И тут не радость или эйфория… а напротив, безысходность. Ведь Клелия, передавая ему напильник, сообщает , что он должен быть вдали от нее. Помогая ему в побеге и тем самым спасая от верной смерти, она чувствует себя предательницей по отношению к отцу. Молясь перед иконой Девы Марии, она уже дала обет в том, что в случае, если Фабрицио спасётся, она больше никогда не увидит его. Более того, во время свидания в часовне Клелия признаётся, что по волеизъявлению отца уже обручена с маркизом Крещенци.
Фабрицио с болью узнаёт, что генерал Конти угрожал отправить дочь в монастырь, если она откажется от обручения. "Я не могла поступить иначе. Я сделала это ради Вас. Я согласилась, чтобы быть рядом и спасти Вас", - в отчаянии произносит Клелия. Фабрицио внутренне возмущён, считая несправедливым и жестоким не оставить ему даже малейшей иллюзии... что равносильно смерти. Он не нуждается в спасении и готов отказаться от побега. И только после её слов: "Ведь если Вы умрёте, я умру тоже", он со словами "обручение ещё не свадьба", просит ждать его после освобождения. Привкус горечи и печали предстоящей разлуки не влияет на самую высокую ноту, ибо СТРАСТЬ, как утверждал Стендаль, не зависит от воли человека.

Исходные данные →
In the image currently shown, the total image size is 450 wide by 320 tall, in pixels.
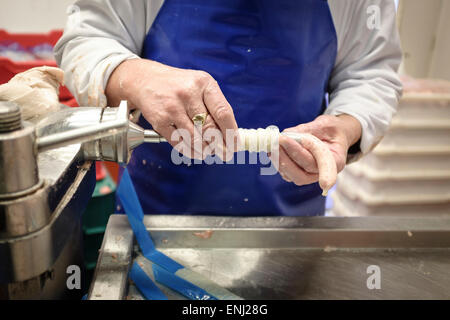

Задания →
**a)** Ответьте на вопросы по отрывку о Фабрицио и Клелии:
(i) Что Клелия передаёт Фабрицио?
(ii) С кем Клелия обручена по воле отца?
(iii) Чем генерал Конти угрожал дочери, если она откажется от обручения?
**b)** Продолжите отрывок о Фабрицио и Клелии после его последнего предложения.

Ответы →
**a)**
(i) Напильник.
(ii) С маркизом Крещенци.
(iii) Отправить её в монастырь.

**b)**
б) диалоги страсти
Подделать такие состояния и перенести их на экран невозможно, если не ощущаешь их сам. Только носящий любовь в собственном сердце, способен донести проявление всепоглощающего чувства, отрешающего человека от мира сего. Именно поэтому актера так волновали сцены любви. Он испытывал, по воспоминаниям, состояние некоторого смущения и даже ложного стыда, боясь, видимо, "ухода" в ложную патетику. Он стеснялся говорить о возникших проблемах режиссеру, и всё же об этом стало известно. Видимо, любовь Жерара-человека не отпускала его ни на минуту и была настолько глубокой и непреодолимой, что артист душой вначале пребывал в некотором смятении… настолько цельным было чувство настоящее! Еще Стендаль резонно замечал по этому поводу: «когда любишь, не хочешь пить другой воды, кроме той, которую находишь в любимом источнике. Верность в таком случае — вещь естественная».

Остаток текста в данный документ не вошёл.